TEXTO:
━━━
A edição em vídeo que agora passa a estar disponível foi apoiada pela Direcção-Geral das Artes do Ministério da Cultura e contribui para uma difusão ainda maior deste espectáculo, junto de todos os públicos. O DVD, com o preço de 10 Euros, pode ser adquirido no Teatro da Cerca de São Bernardo ou encomendado através do e-mail geral@aescoladanoite.pt.
Um século antes de Molière escrever "O doente imaginário", Gil Vicente resolveu brincar com os médicos da Corte, caricaturando quatro dos mais conhecidos "físicos" da sua época.
Na senda do que é uma irresistível tentação dos artistas desde a Antiguidade e dentro do espírito bem-humorado com que nos deixou retratado o Portugal de Quinhentos, Vicente não podia ignorar uma "classe" que, pela matéria com que trabalha e pelo estatuto que adquire, sempre suscita entre os comuns mortais uma mistura de sentimentos: admiração, respeito, idolatria, desconfiança, suspeita, inveja, inquietação. Não por acaso, eles são aqui colocados "a par" dos padres – uma "razão a mais – escreveu Alberto da Rocha Brito em 1936 – para estarmos nós, os médicos, gratos a Gil Vicente pela amável companhia dada aos nossos quatro remotíssimos colegas".
━━━
TAREFAS A REALIZAR:
a: Por favor, duplique o trecho do texto sobre Gil Vicente que começa em "A edição em" e termina em "do e-mail geral@aescoladanoite.pt.".
b: Segundo o texto sobre Gil Vicente, qual é o preço do DVD?
━━━
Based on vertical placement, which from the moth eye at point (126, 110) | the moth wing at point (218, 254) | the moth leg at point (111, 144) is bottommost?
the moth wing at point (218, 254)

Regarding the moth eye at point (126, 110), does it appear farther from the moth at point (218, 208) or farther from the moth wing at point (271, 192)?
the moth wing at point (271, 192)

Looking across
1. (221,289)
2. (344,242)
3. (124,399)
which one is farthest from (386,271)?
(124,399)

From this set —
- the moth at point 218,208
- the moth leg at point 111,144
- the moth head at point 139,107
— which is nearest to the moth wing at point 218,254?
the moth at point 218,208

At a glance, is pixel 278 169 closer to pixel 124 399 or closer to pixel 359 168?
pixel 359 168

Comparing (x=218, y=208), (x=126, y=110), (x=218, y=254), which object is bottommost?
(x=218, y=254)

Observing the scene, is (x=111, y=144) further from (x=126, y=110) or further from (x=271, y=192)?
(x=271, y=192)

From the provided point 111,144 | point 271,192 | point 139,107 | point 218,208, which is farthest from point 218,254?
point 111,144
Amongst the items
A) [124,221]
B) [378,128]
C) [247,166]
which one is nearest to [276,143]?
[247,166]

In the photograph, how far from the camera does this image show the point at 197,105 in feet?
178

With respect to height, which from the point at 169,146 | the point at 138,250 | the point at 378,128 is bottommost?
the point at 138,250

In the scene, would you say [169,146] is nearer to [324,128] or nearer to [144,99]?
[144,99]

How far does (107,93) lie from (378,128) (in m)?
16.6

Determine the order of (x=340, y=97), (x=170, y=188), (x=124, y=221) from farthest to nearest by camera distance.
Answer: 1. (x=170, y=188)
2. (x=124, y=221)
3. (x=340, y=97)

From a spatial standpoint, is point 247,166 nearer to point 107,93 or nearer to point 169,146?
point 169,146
━━━
RESULTADOS:
a:
A edição em vídeo que agora passa a estar disponível foi apoiada pela Direcção-Geral das Artes do Ministério da Cultura e contribui para uma difusão ainda maior deste espectáculo, junto de todos os públicos. O DVD, com o preço de 10 Euros, pode ser adquirido no Teatro da Cerca de São Bernardo ou encomendado através do e-mail geral@aescoladanoite.pt.

b: 10 Euros.